**EXERCISE REQUIREMENTS**
Return all of the entries word for word, but omit the pictures they contain.

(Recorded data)
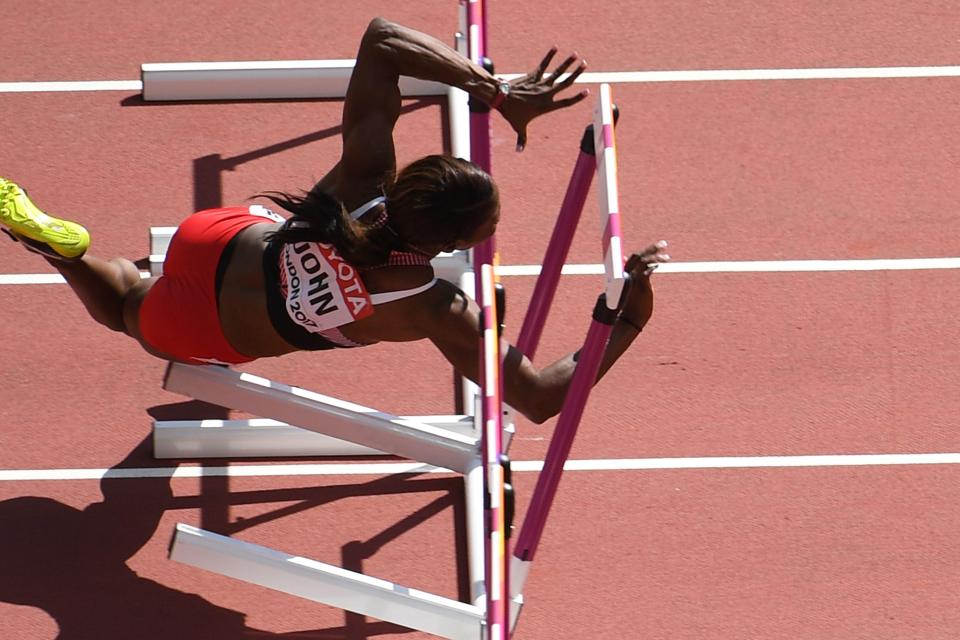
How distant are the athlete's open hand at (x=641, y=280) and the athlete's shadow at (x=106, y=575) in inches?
54.0

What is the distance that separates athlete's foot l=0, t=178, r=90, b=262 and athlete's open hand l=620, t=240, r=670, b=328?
1.76 meters

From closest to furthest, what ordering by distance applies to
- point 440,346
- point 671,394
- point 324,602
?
point 440,346 → point 324,602 → point 671,394

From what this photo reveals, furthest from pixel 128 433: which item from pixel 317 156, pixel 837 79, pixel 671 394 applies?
pixel 837 79

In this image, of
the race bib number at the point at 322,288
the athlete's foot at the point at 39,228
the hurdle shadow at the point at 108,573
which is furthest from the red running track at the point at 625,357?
the race bib number at the point at 322,288

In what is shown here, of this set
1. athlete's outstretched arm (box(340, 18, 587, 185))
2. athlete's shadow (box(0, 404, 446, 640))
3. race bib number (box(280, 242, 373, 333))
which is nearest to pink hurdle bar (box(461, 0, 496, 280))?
athlete's outstretched arm (box(340, 18, 587, 185))

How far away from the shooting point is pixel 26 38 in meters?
6.09

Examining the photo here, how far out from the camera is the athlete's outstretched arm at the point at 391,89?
3750mm

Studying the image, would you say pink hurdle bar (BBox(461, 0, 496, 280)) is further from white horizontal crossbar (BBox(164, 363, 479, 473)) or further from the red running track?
the red running track

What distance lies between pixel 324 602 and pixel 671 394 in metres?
1.55

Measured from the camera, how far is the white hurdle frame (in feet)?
13.5

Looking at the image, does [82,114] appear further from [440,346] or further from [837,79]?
[837,79]

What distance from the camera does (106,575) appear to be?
14.4 feet

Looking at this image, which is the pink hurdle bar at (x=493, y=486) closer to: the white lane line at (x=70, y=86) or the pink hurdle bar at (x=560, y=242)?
the pink hurdle bar at (x=560, y=242)

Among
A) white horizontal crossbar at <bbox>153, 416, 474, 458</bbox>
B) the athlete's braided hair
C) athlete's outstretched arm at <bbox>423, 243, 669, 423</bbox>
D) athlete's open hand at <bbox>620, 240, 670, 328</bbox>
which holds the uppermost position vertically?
the athlete's braided hair
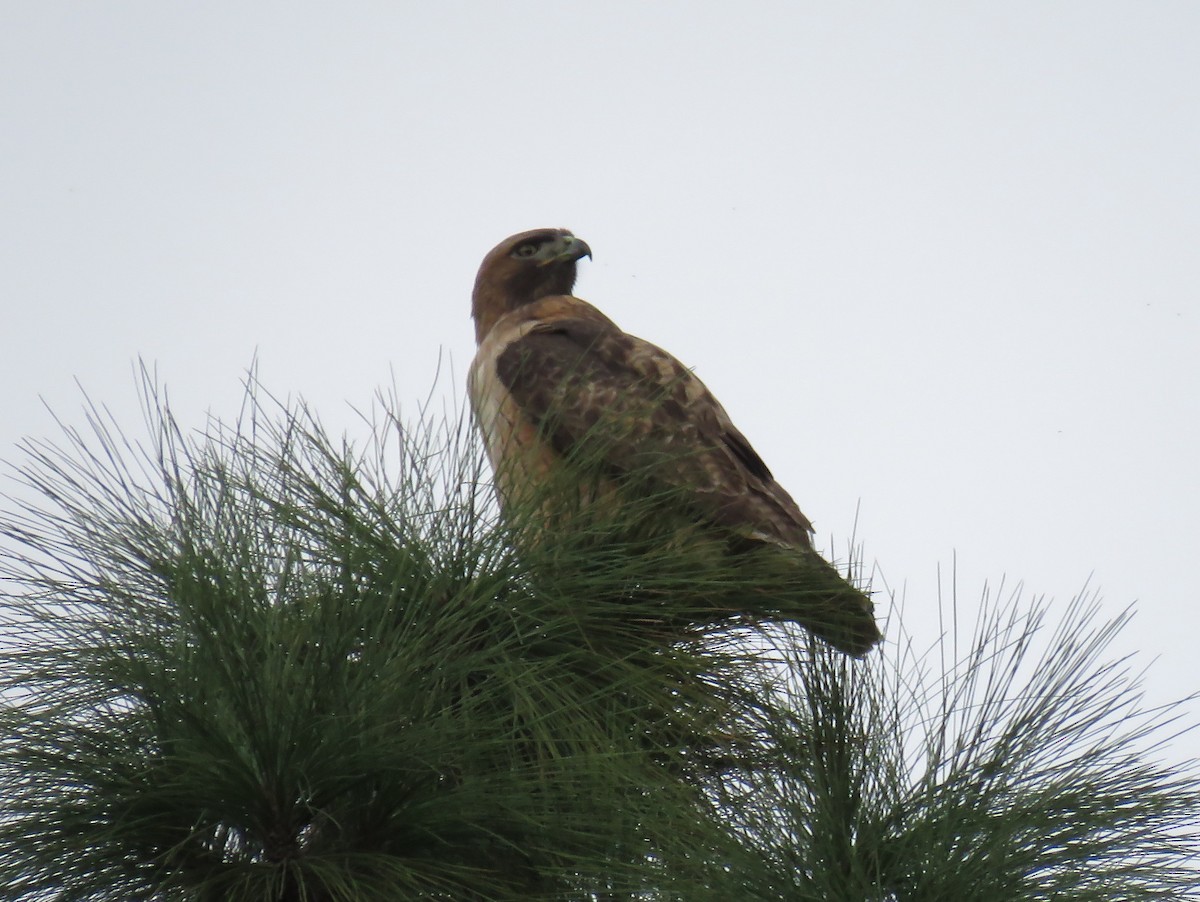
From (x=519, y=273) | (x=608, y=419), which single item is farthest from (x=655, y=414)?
(x=519, y=273)

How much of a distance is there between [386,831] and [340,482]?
68 centimetres

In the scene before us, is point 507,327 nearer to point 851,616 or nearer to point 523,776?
point 851,616

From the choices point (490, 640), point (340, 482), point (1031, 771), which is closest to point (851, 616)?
point (1031, 771)

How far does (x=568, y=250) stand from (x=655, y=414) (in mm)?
1184

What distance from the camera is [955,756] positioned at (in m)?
2.19

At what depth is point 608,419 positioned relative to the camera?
2693mm

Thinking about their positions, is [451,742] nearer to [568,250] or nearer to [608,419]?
[608,419]

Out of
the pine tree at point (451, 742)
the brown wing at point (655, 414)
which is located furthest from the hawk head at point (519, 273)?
the pine tree at point (451, 742)

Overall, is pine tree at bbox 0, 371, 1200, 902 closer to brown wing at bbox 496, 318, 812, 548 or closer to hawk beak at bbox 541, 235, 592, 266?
brown wing at bbox 496, 318, 812, 548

**EXERCISE RESPONSE**
How distant are the athlete's open hand at (x=641, y=280) and the athlete's shadow at (x=106, y=575) in inches?
54.0

What is the distance that separates athlete's foot l=0, t=178, r=90, b=262 and athlete's open hand l=620, t=240, r=670, b=328?
1.76 meters

From closest to furthest, what ordering by distance applies to
- point 440,346
- point 671,394
- point 324,602
?
point 440,346 → point 324,602 → point 671,394

From what this photo reveals, furthest from pixel 128 433: which item from pixel 317 156, pixel 837 79, pixel 671 394 applies?
pixel 837 79

In this image, of
the race bib number at the point at 322,288
the athlete's foot at the point at 39,228
the hurdle shadow at the point at 108,573
which is furthest from the red running track at the point at 625,357?
the race bib number at the point at 322,288

In what is shown here, of this set
1. athlete's outstretched arm (box(340, 18, 587, 185))
2. athlete's shadow (box(0, 404, 446, 640))
3. race bib number (box(280, 242, 373, 333))
which is nearest to pink hurdle bar (box(461, 0, 496, 280))?
athlete's outstretched arm (box(340, 18, 587, 185))

How far away from the shooting point is pixel 26 38 in meters?
6.09

Examining the photo here, how far out from the camera is the athlete's outstretched arm at the point at 391,89?
3750mm

Studying the image, would you say pink hurdle bar (BBox(461, 0, 496, 280)) is further from white horizontal crossbar (BBox(164, 363, 479, 473)) or further from the red running track?
the red running track

What distance lies between pixel 324 602 and pixel 671 394 in metres?
1.55

Measured from the camera, how far is the white hurdle frame (in feet)?
13.5

Looking at the image, does [82,114] appear further from [440,346] or further from [837,79]?
[837,79]

What distance from the camera does (106,575) appear to be?
14.4 feet

Looking at this image, which is the pink hurdle bar at (x=493, y=486) closer to: the white lane line at (x=70, y=86) or the pink hurdle bar at (x=560, y=242)?
the pink hurdle bar at (x=560, y=242)

Among
A) white horizontal crossbar at <bbox>153, 416, 474, 458</bbox>
B) the athlete's braided hair
C) athlete's outstretched arm at <bbox>423, 243, 669, 423</bbox>
D) athlete's open hand at <bbox>620, 240, 670, 328</bbox>
which holds the uppermost position vertically?
the athlete's braided hair
From (x=519, y=273) | (x=608, y=419), which single item is farthest from (x=655, y=414)?
(x=519, y=273)

How much of a distance is there between [386,831] and [340,482]?
68 centimetres

In the scene before us, is point 507,327 nearer to point 851,616 or nearer to point 523,776?
point 851,616

From the choices point (490, 640), point (340, 482), point (1031, 771), which is closest to point (851, 616)?
point (1031, 771)

How far does (x=568, y=250) stand from (x=655, y=414) (in mm)?
1184

What distance from the camera is [955,756] positioned at (in m)?
2.19

At what depth is point 608,419 positioned relative to the camera?
2693mm

Thinking about their positions, is [451,742] nearer to [568,250] or nearer to [608,419]?
[608,419]

Out of
the pine tree at point (451, 742)
the brown wing at point (655, 414)
which is located furthest from the hawk head at point (519, 273)?
the pine tree at point (451, 742)

Overall, is pine tree at bbox 0, 371, 1200, 902 closer to brown wing at bbox 496, 318, 812, 548 or closer to hawk beak at bbox 541, 235, 592, 266?
brown wing at bbox 496, 318, 812, 548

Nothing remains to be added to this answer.